At times Jake Gyllenhaal’s sociopathic, nocturnal newshound Louis Bloom in “Nightcrawler” reminded me of Robert De Niro’s Rupert Pupkin in “The King of Comedy.”
Only Louis might be even creepier and scarier.
With his eyes nearly disappearing into his skull, his emaciated frame and his weird blend of enthusiasm and near-robotic monologues, Louis is one of the most disturbing movie characters of the year. Just listening to him talk will make the hairs on the back of your neck stand at attention.
Louis becomes obsessed with entering the inner sanctum of a local news organization, much like Pupkin was obsessed with becoming a late-night TV comic. It’s a brilliant performance by Gyllenhaal in a film that veers from dark satire to tense crime thriller before the tires come off near the end, leaving the entire vehicle just short of worth recommending.
If you live in any large-sized city and you turn on your early morning newscast for the latest traffic and weather — and oh yes, some local news as well — there’s a good chance you’re going to see video footage of a horrific car crash on the expressway or maybe a crime scene, complete with yellow police tape, images of shells and blood on the ground and perhaps even a body on a stretcher.
Where does that footage come from? It’s not as if local TV news stations, even in their most profitable days, routinely had a half-dozen news crews at the ready at 2 a.m., waiting for the latest dispatch on the police scanner. Much of that footage is shot by freelance stringers — enterprising creatures of the night who monitor scanners, work their sources and race to be the first on the scene of a fire or a murder or a multi-vehicle crash. (“What we’re about to show may not be suitable for some. Viewer discretion is advised.”)

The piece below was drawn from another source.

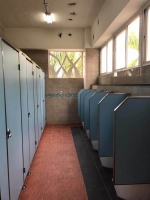 校园老旧厕所大变身 营造五星级如厕环境 - 中时电子报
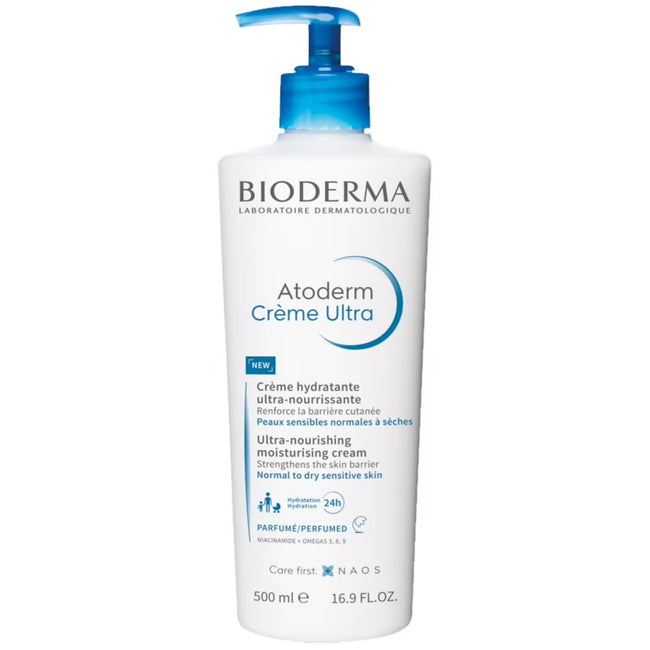 Bioderma Atoderm Creme Ultra Parfumee ultraodżywczy krem nawilżający 500ml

Louis is a small-time thief and full-time oddball who happens by a crash on an L.A. freeway late one night. He pulls over and watches, transfixed as the reigning king of TV freelancers, Joe Loder (Bill Paxton, terrific as usual), gets the gruesome footage and rushes off to the next crime scene.
Within days Louis has purchased a cheap video camera and a rudimentary scanner. He memorizes Los Angeles police codes and just like that, he has a new profession: freelance vulture, showing up to pick at the bones and blood of crime and crash victims.
It’s clear from the start there’s not an ounce of humanity to this guy — and that’s considered a plus when it comes to slipping under that yellow police tape, sticking your camera in the face of a guy as he’s calling 911, even tampering with crime scenes, something Louis does as casually as if he’s rearranging the sparse furniture in his tiny apartment.
“Nightcrawler” is written and directed by Dan Gilroy, and he gets some of this stuff just right. We see a lot of the carnage through Louis’ lens, and the resultant news footage looks much like the real video we see on the local news day in and night out.
But the film stumbles with some of the newsroom material, especially involving Rene Russo’s Nina Romina, a former news anchor who is now the “nightside news director” for the lowest-rated morning newscast in Los Angeles. At first Nina comes across as a variation on Faye Dunaway’s character in “Network,” but she’s so blatantly unethical and so oblivious to Louis’ insanity, she becomes a caricature. After a scene in a Mexican restaurant where Louis outlines his plan for their professional and personal relationship, I expected Nina to walk out of there, get a restraining order and never talk to Louis again, no matter how desperate she is for ratings.
(Also, that bottom-dwelling news station is jam-packed with staffers in the pre-dawn hours, including a lawyer who’s apparently on retainer to view footage and immediately ascertain whether there’s a legal risk in running it. I don’t think too many local news stations have well-dressed attorneys hanging round the newsroom at 4 a.m. just in case such a situation arises.)
On the plus side, Rich Chambers and Holly Hannula deliver spot-on performances as the classic formula for an anchor team: older man with deep pipes and a smooth delivery; much younger, attractive co-anchor who is particularly good at repeating what the news director has just whispered in her earpiece. Like the viewers at home, they don’t spend much time wondering how the footage was obtained. The tired adage “If it bleeds, it leads” is repeated in “Nightcrawler,” and the reason that adage is tired is because decades after the term was coined, it still has relevance when it comes to local newsgathering.
Gyllenhaal is good here — though by playing a disturbed loner with haunting eyes, he’s not exactly trafficking in new dramatic territory. Gilroy’s screenplay is brimming with opportunities for Louis to share his philosophies about life, business, friendship and success.
Half of it sounds like it was gleaned from a self-help book; the rest sounds like the ramblings of a delusional narcissist in need of immediate professional help. I’d like to believe even a ratings-starved news director would recognize that and realize this guy’s potential for shattering careers throughout a newsroom — and a control room.
Open Road presents a film written and directed by Dan Gilroy. Running time: 117 minutes. Rated R (for violence including graphic images, and for language). Opens Friday at local theaters.